For more than twenty years I have lived my life somewhere between Swedish Fika culture and fast paced Shanghai. Sometimes literally, on long flights between Arlanda and Pudong, sometimes mentally, during a morning coffee in Stockholm while answering late night WeChat messages from China. On paper this sounds romantic and international. In reality it mostly looks like normal routines, school runs, laptop work and a lot of logistics.

What I did not fully see in the beginning, but understand much more clearly today, is how this life between two worlds quietly shapes how I work for my clients. It affects how I plan projects, how I communicate with factories, what I worry about and what I do not worry about, and how I support European teams that are trying to operate far away from their home base.

This article is a more personal attempt to explain that. Not as a travel story, but as a practical look at how my daily reality between Sweden and Shanghai can be useful if you are a company trying to build something that crosses borders, time zones and cultures.

> [Given request 1] In the passage on living between Sweden and Shanghai, how long has the writer lived this way?
> [Given request 2] Copy word for word everything in the Sweden and Shanghai passage from "What I did not" down to "their home base.".
The lines that come next are separate material.

Visual spatial reasoning items:
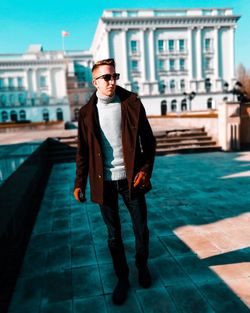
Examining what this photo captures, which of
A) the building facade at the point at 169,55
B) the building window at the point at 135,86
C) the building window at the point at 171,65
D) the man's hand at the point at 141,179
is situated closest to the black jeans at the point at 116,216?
the man's hand at the point at 141,179

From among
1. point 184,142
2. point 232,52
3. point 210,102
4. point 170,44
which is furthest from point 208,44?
point 184,142

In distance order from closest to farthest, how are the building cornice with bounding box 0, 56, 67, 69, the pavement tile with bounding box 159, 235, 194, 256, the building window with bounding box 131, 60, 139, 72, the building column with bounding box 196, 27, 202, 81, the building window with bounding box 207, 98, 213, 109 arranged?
the pavement tile with bounding box 159, 235, 194, 256, the building window with bounding box 131, 60, 139, 72, the building column with bounding box 196, 27, 202, 81, the building window with bounding box 207, 98, 213, 109, the building cornice with bounding box 0, 56, 67, 69

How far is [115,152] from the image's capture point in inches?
106

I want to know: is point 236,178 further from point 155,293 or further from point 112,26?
point 112,26

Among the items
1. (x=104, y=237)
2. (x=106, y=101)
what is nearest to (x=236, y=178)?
(x=104, y=237)

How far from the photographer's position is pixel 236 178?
7.10m

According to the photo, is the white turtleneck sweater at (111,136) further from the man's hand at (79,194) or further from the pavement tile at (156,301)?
the pavement tile at (156,301)

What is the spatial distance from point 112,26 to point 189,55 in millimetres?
15061

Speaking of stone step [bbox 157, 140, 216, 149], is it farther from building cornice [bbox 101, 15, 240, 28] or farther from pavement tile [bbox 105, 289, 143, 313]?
building cornice [bbox 101, 15, 240, 28]

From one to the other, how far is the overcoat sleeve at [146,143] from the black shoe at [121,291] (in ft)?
3.33

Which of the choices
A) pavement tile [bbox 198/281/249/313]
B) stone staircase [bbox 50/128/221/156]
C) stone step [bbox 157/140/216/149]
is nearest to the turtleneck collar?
pavement tile [bbox 198/281/249/313]

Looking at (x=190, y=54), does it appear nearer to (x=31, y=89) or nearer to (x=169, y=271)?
(x=31, y=89)

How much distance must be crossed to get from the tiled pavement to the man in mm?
304

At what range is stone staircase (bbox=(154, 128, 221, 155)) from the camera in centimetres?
1164
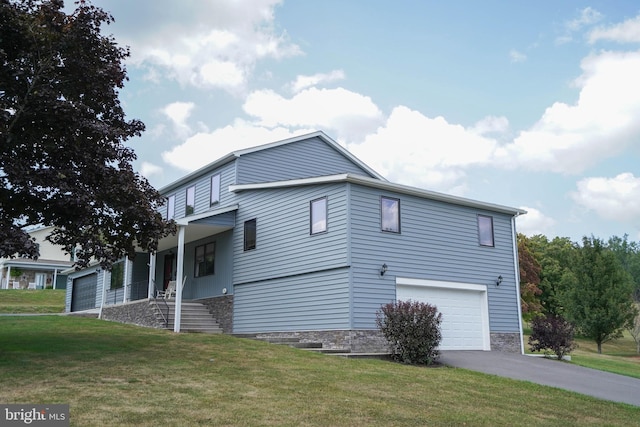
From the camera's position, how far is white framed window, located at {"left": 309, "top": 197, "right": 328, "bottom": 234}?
16.3m

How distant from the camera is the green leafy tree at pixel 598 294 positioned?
34062 millimetres

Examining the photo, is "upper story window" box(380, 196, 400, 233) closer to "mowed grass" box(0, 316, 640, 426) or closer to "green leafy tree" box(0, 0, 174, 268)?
"mowed grass" box(0, 316, 640, 426)

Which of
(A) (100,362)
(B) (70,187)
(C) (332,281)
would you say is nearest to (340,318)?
(C) (332,281)

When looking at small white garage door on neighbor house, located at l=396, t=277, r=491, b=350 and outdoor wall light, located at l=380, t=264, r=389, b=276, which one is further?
small white garage door on neighbor house, located at l=396, t=277, r=491, b=350

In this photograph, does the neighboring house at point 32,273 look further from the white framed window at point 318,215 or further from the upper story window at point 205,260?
the white framed window at point 318,215

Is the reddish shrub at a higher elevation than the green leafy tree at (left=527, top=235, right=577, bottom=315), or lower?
lower

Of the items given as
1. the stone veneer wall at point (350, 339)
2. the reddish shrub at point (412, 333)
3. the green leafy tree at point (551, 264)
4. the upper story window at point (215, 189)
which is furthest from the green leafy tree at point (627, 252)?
the reddish shrub at point (412, 333)

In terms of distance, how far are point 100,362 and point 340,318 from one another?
6314 mm

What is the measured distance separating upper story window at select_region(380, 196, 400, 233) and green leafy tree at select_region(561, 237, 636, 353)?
74.9 ft

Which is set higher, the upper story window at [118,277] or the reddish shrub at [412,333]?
the upper story window at [118,277]

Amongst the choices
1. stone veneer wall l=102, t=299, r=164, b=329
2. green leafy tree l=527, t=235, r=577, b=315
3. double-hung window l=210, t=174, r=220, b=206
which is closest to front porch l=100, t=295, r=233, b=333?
stone veneer wall l=102, t=299, r=164, b=329

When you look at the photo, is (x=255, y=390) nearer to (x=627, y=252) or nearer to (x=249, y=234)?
(x=249, y=234)

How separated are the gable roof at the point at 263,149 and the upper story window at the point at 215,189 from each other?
1.31 ft

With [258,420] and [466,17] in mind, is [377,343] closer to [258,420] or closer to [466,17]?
[258,420]
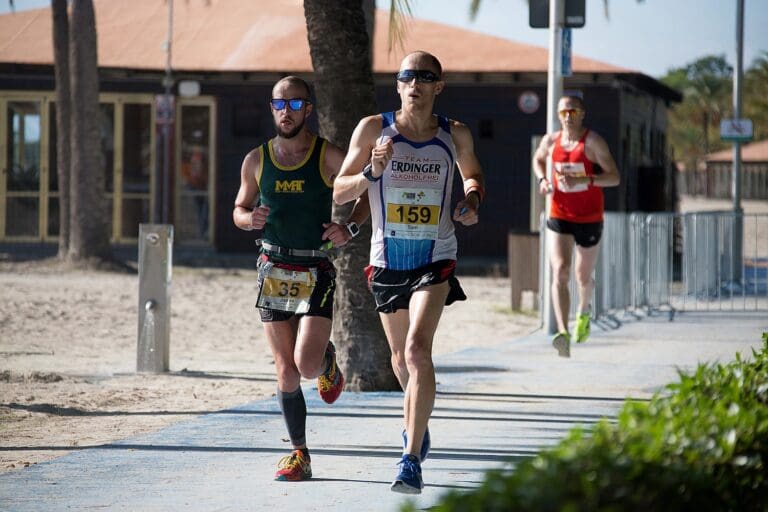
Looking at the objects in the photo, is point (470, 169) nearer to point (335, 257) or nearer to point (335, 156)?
point (335, 156)

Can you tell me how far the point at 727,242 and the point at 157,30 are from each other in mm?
17266

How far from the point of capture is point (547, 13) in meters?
13.7

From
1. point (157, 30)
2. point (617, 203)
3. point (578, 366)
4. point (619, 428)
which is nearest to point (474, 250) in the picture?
point (617, 203)

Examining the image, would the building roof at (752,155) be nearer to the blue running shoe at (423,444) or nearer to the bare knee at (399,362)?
the bare knee at (399,362)

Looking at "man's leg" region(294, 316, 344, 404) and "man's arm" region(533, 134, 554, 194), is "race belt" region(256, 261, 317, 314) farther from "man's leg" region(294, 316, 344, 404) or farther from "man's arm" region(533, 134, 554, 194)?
"man's arm" region(533, 134, 554, 194)

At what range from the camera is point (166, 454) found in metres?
7.54

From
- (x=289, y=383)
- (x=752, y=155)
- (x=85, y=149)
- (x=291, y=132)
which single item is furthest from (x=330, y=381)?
(x=752, y=155)

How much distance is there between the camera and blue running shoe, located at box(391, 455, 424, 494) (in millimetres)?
6219

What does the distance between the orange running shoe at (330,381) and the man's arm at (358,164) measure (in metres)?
0.94

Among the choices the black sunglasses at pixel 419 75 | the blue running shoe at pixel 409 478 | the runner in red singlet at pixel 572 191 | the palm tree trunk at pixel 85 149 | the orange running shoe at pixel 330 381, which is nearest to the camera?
the blue running shoe at pixel 409 478

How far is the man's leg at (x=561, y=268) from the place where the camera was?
11.8 meters

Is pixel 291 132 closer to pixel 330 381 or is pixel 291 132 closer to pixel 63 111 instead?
pixel 330 381

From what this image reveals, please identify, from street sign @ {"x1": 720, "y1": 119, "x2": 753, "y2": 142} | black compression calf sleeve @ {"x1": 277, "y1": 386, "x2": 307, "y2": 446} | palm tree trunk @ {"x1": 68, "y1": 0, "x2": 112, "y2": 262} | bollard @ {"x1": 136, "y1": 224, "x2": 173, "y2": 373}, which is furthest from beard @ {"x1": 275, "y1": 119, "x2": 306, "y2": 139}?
palm tree trunk @ {"x1": 68, "y1": 0, "x2": 112, "y2": 262}

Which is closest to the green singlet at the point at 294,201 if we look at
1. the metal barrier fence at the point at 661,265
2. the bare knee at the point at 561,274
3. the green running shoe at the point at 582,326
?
the bare knee at the point at 561,274
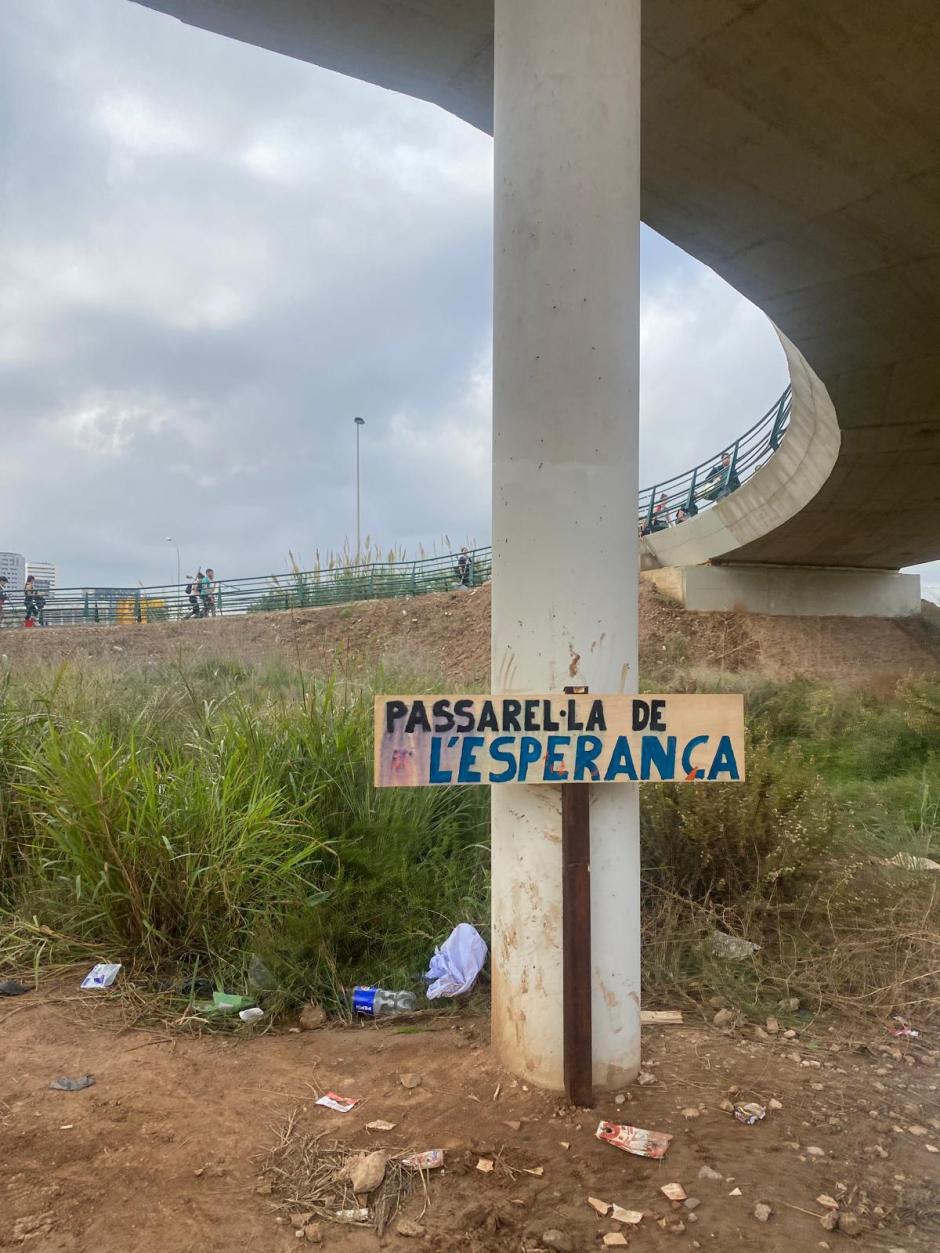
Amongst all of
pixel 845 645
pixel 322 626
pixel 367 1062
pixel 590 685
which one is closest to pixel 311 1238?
pixel 367 1062

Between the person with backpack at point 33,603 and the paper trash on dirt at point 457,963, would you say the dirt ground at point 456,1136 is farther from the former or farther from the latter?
the person with backpack at point 33,603

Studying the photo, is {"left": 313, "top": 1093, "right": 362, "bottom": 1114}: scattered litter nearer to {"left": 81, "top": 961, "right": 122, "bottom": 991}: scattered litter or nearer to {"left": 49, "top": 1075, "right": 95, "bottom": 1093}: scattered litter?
{"left": 49, "top": 1075, "right": 95, "bottom": 1093}: scattered litter

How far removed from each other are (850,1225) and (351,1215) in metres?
1.29

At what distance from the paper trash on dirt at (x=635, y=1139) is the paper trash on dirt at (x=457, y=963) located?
1.14 m

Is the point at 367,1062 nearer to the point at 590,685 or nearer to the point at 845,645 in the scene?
the point at 590,685

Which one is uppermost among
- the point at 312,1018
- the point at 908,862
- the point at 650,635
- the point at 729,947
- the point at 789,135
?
the point at 789,135

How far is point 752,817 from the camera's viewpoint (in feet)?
15.0

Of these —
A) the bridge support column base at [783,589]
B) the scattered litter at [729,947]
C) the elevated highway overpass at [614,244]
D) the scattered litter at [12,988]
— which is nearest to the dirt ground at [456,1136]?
the scattered litter at [12,988]

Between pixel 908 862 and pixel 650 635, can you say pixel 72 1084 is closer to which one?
pixel 908 862

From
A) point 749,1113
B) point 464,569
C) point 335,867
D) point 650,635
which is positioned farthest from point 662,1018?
point 464,569

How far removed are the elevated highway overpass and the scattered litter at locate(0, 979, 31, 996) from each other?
2216 mm

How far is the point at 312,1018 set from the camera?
348 cm

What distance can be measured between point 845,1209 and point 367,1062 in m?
1.63

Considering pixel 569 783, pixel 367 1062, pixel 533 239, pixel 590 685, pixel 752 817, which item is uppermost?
pixel 533 239
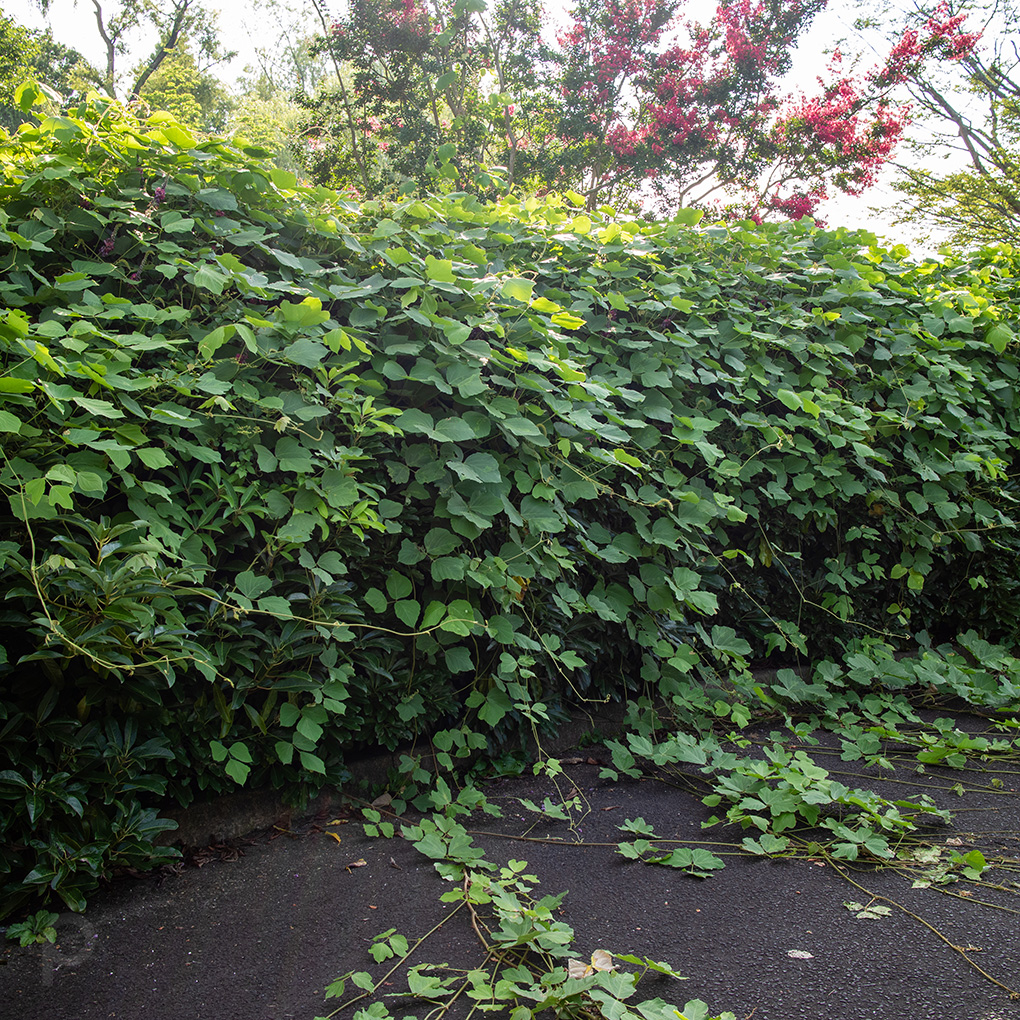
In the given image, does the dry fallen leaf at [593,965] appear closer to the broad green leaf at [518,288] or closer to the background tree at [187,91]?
the broad green leaf at [518,288]

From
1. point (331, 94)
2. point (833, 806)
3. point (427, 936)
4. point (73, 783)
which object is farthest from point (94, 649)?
point (331, 94)

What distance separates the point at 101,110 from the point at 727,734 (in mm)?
2805

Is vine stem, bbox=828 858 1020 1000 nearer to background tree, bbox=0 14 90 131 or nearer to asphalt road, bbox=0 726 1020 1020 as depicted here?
asphalt road, bbox=0 726 1020 1020

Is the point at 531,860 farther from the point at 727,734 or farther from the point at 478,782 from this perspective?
the point at 727,734

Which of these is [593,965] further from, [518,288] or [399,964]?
[518,288]

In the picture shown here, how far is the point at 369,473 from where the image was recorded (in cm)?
204

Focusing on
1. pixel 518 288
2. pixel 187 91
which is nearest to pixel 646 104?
pixel 518 288

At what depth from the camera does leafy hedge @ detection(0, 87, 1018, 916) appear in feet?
4.99

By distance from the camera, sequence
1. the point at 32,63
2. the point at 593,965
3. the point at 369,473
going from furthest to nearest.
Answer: the point at 32,63
the point at 369,473
the point at 593,965

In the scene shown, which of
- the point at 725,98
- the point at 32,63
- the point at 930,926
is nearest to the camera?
the point at 930,926

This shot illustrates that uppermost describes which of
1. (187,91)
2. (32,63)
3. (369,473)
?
(187,91)

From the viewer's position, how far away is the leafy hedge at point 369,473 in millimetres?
1522

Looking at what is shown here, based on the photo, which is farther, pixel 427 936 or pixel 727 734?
pixel 727 734

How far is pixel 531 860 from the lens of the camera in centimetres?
182
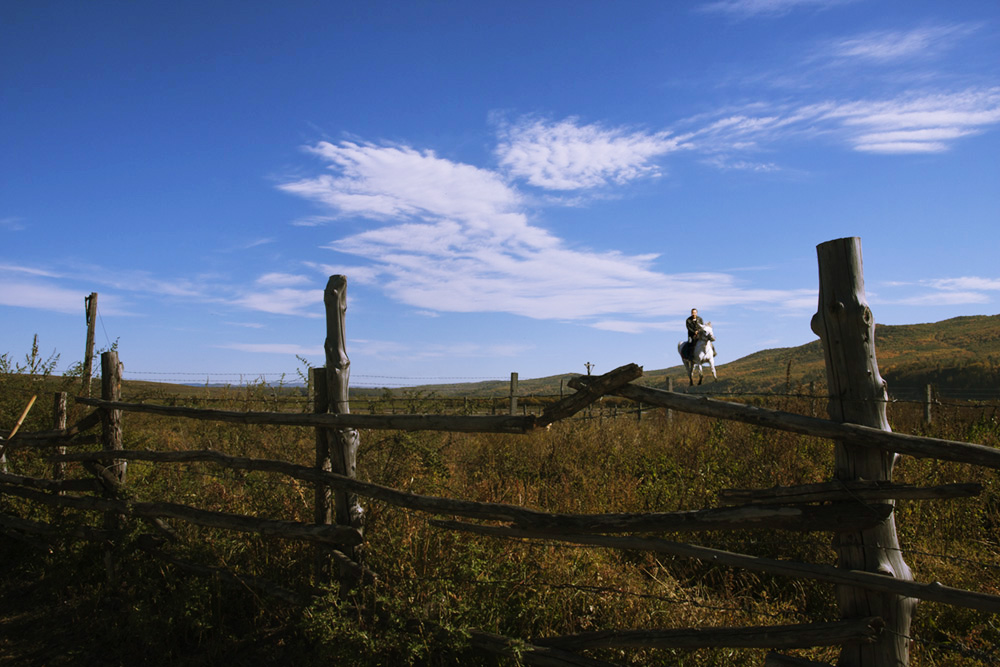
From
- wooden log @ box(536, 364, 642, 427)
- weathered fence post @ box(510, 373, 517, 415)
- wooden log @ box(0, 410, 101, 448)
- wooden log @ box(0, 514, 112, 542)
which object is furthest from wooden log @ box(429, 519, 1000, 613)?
weathered fence post @ box(510, 373, 517, 415)

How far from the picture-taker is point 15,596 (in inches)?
183

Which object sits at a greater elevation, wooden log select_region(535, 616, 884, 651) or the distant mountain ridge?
the distant mountain ridge

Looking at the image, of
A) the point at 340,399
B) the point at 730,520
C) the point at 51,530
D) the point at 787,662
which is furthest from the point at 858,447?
the point at 51,530

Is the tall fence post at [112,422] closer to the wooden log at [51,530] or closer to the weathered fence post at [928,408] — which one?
the wooden log at [51,530]

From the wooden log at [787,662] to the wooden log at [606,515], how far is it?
1.74 feet

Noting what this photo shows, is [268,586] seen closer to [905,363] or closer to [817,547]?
[817,547]

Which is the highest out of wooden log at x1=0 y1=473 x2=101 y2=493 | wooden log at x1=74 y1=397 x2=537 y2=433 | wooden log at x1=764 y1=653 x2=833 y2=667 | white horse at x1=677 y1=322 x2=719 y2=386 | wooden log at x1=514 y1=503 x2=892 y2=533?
white horse at x1=677 y1=322 x2=719 y2=386

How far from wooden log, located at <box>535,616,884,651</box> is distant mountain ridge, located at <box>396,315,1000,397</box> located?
33.5 m

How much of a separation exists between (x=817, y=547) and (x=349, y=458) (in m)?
3.25

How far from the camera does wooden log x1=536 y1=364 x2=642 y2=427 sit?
2.72 metres

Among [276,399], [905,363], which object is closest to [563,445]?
[276,399]

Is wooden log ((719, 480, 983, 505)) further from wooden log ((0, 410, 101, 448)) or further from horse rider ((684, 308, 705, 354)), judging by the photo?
horse rider ((684, 308, 705, 354))

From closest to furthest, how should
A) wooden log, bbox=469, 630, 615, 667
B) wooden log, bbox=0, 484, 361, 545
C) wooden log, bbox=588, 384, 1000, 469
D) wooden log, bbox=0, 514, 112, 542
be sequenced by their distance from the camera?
wooden log, bbox=588, 384, 1000, 469
wooden log, bbox=469, 630, 615, 667
wooden log, bbox=0, 484, 361, 545
wooden log, bbox=0, 514, 112, 542

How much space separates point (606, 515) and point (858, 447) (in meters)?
1.17
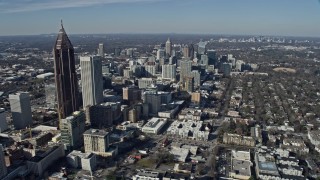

> [Reply 1] More than twenty years.

> [Reply 2]
What I did not fully see in the beginning, but understand much more clearly today, is how this life between two worlds quietly shapes how I work for my clients. It affects how I plan projects, how I communicate with factories, what I worry about and what I do not worry about, and how I support European teams that are trying to operate far away from their home base.